If the centre-right wins, markets’ response will probably be positive, as the uncertainty dominating the Italian political scene would finally dissipate, and so would the fears of a takeover of the government by populist and Euro-sceptical parties. However, investors have not forgotten the crisis of Berlusconi’s government in November 2011, when the yield of the two-year government bond exceeded 9%, so a possible deepening of the spread between Btp-Bund is not unlikely. More importantly, the inconsistencies around the policy agenda across the parties of the coalition (Forza Italia, the League and Brothers of Italy) would create issues going forward, especially around how to deliver the proposed fiscal policy (the so-called “Flat tax” on personal and corporate income) and potential policy reversals, in particular with regards to the European integration.

 

Other scenarios

While a centre-right coalition government is the most likely outcome, it is by no means guaranteed. The new electoral law (“Rosatellum Bis”) combining a system of proportional representation (2/3 of seats) and first past-the-post (1/3 of seats) has also repealed the majority premium of 40% present previously, therefore this makes it harder to envisage an outright majority. In the probable scenario that the election does not reach a majority, in order to avoid having a new round of elections, the parties would be pressed to form a coalition government. A long period of negotiations would therefore be foreseeable, which would come alongside a period of political instability and lack of reforms.
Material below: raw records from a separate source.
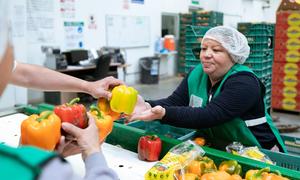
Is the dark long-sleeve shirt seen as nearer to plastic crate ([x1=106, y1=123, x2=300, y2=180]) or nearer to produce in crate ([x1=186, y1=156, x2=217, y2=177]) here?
plastic crate ([x1=106, y1=123, x2=300, y2=180])

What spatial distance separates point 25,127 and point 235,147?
1165mm

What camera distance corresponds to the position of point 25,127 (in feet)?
3.96

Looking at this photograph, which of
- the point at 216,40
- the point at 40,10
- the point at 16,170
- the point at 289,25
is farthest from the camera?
the point at 40,10

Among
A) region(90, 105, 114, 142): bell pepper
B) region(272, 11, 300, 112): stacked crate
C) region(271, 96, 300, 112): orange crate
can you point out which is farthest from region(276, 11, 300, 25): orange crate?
region(90, 105, 114, 142): bell pepper

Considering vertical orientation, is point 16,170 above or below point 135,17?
below

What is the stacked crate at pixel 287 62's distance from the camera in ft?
18.6

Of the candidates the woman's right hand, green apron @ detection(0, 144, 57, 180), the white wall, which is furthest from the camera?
the white wall

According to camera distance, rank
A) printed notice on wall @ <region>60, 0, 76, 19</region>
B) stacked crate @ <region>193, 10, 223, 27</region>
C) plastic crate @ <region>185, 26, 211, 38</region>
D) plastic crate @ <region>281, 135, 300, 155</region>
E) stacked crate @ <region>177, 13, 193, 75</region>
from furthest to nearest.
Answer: stacked crate @ <region>177, 13, 193, 75</region> < stacked crate @ <region>193, 10, 223, 27</region> < printed notice on wall @ <region>60, 0, 76, 19</region> < plastic crate @ <region>185, 26, 211, 38</region> < plastic crate @ <region>281, 135, 300, 155</region>

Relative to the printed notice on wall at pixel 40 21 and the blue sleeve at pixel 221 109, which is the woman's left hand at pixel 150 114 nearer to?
the blue sleeve at pixel 221 109

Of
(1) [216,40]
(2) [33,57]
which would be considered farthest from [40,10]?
(1) [216,40]

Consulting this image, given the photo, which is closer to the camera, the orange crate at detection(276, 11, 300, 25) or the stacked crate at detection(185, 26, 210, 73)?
the stacked crate at detection(185, 26, 210, 73)

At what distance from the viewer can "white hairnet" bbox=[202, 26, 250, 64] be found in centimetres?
208

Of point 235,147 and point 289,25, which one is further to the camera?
point 289,25

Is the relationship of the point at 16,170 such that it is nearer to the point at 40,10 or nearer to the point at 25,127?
the point at 25,127
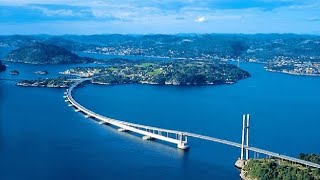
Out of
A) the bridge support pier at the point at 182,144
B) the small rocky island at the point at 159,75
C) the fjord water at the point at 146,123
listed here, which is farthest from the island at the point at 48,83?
the bridge support pier at the point at 182,144

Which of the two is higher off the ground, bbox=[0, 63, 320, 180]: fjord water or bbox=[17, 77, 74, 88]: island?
bbox=[17, 77, 74, 88]: island

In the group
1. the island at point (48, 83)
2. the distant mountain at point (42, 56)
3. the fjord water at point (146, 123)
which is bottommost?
the fjord water at point (146, 123)

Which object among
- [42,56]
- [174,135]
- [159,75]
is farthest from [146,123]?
[42,56]

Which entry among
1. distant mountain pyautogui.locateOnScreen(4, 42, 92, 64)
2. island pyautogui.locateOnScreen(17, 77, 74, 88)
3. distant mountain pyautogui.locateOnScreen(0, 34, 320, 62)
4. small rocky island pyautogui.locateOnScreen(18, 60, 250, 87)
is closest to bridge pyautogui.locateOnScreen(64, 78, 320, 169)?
island pyautogui.locateOnScreen(17, 77, 74, 88)

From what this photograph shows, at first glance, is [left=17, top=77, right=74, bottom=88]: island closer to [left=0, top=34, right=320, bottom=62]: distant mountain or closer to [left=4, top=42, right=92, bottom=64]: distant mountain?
[left=4, top=42, right=92, bottom=64]: distant mountain

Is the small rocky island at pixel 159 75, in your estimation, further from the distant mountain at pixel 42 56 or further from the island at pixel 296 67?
the distant mountain at pixel 42 56

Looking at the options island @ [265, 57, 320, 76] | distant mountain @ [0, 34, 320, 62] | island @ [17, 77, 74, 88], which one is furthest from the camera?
distant mountain @ [0, 34, 320, 62]

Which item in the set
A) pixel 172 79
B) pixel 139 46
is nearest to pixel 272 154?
pixel 172 79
The ranges of possible coalition governments see an alliance of the 5SM with the centre-left as they are relatively aligned in the political spectrum (see figure below). Also, the possibility of a Eurosceptical coalition is not unlikely, with the 5Star movement forming an alliance with the League and the Brothers of Italy. Finally, a government of grand coalition uniting the centre-right and centre-left coalition may be on the table – although the lack of cross points between the two alliances would make it a low probability event. It would also be hard to negotiate who would step forward as leader and to present a consistent policy agenda.

 

 

The likelihoods of the 5Star Movement to win an outright majority are slim but not impossible. Despite the recent reversals of the movement from its Eurosceptic origins, investors’ uncertainty could come from its ambiguous attitude towards the single currency. A depreciation of the euro, accompanied by an increase in government bond yields, is a likely implication if the 5SM wins.